Raya was somewhere between conscious and unconscious. Her eyes followed him, but she said nothing as her free hand moved some strands of hair off her forehead.
Bailov used the telephone by the bed to call the hospital. Talia answered. “I need help here,” he said. “We have two cold, two warm.”
Her voice was calm. “Raya?”
“Warm,” he said, looking down at her. “Barely,” he added.
“Help is coming,” Talia said and hung up.
“I don’t want to die,” Raya Orlava whispered to him.

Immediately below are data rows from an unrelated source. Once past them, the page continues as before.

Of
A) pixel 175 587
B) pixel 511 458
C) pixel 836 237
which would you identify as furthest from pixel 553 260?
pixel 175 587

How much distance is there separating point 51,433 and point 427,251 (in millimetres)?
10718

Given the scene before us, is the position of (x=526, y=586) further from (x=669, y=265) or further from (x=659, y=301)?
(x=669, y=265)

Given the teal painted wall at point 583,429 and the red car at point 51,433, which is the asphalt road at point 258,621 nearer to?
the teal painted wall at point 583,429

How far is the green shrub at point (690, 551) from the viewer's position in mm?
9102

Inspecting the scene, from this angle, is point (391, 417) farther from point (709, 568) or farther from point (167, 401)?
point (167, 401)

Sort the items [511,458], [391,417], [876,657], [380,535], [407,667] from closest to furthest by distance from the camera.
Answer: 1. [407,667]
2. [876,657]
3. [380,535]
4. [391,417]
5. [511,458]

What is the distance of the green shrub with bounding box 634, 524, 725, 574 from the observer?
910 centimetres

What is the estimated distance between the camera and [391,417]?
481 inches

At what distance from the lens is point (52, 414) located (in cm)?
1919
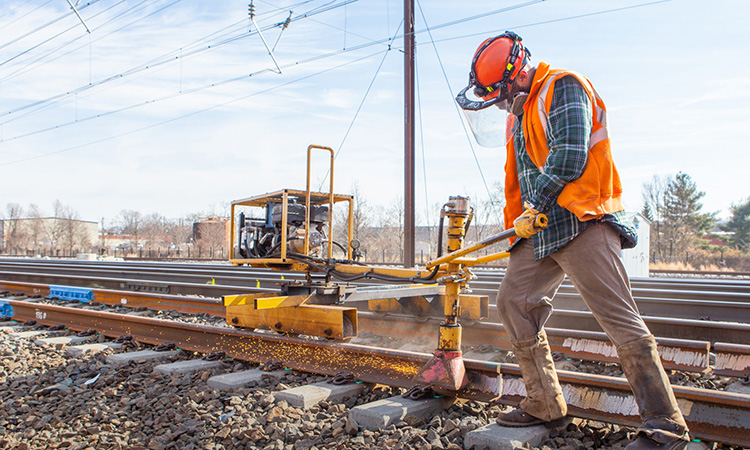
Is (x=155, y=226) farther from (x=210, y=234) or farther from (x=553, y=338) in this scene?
(x=553, y=338)

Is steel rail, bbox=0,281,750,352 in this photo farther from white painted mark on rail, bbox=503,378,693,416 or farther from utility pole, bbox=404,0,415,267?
utility pole, bbox=404,0,415,267

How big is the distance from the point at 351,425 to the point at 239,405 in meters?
0.93

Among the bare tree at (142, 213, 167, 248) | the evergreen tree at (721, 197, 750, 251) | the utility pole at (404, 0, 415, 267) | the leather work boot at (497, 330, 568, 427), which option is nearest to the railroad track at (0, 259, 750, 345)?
the leather work boot at (497, 330, 568, 427)

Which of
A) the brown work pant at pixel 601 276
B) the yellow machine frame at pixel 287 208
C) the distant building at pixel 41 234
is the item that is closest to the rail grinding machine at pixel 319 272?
the yellow machine frame at pixel 287 208

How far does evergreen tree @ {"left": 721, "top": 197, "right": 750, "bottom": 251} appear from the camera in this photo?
49312mm

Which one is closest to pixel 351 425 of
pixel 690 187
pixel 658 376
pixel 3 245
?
pixel 658 376

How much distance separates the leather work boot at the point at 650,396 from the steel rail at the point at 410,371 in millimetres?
478

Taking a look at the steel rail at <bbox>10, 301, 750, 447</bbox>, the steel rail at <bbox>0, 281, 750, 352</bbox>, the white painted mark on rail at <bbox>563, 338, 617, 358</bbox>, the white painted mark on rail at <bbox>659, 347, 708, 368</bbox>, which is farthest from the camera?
the steel rail at <bbox>0, 281, 750, 352</bbox>

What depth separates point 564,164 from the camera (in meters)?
2.57

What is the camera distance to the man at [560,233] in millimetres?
2518

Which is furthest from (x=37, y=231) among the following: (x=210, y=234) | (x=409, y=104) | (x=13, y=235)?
(x=409, y=104)

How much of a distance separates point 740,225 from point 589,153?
191 feet

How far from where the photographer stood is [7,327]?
7434mm

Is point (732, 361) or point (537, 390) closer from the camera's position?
point (537, 390)
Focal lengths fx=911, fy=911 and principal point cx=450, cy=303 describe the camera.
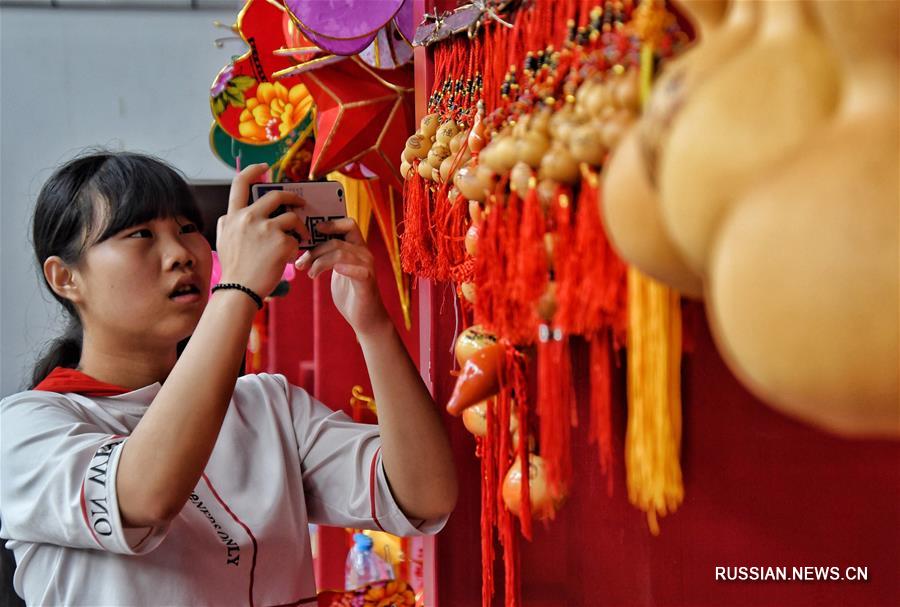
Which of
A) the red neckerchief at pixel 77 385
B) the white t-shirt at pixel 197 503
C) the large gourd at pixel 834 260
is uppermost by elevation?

Bailov knelt and loosened the tourniquet. The leg color was bad, the damage extensive. In the field he would have cut the remaining tissue to get the useless leg out of the way, but Raya was not one of his soldiers.
“Will I lose my leg?” she asked, straining to see, but he pushed her back gently.
“No.” His concern now was that she might not live long enough to worry about a lost limb. They could argue about cosmetics later.
“Guns sound just like someone gagging. Did you know that?”
“Yes,” he said. “Silencers compress the air.”
She smiled weakly and her head lolled to the side. “Very good, Taras Ivanovich. Your technical explanation is a great comfort to me.” She extended an arm to him. “Come here and hold me, please.”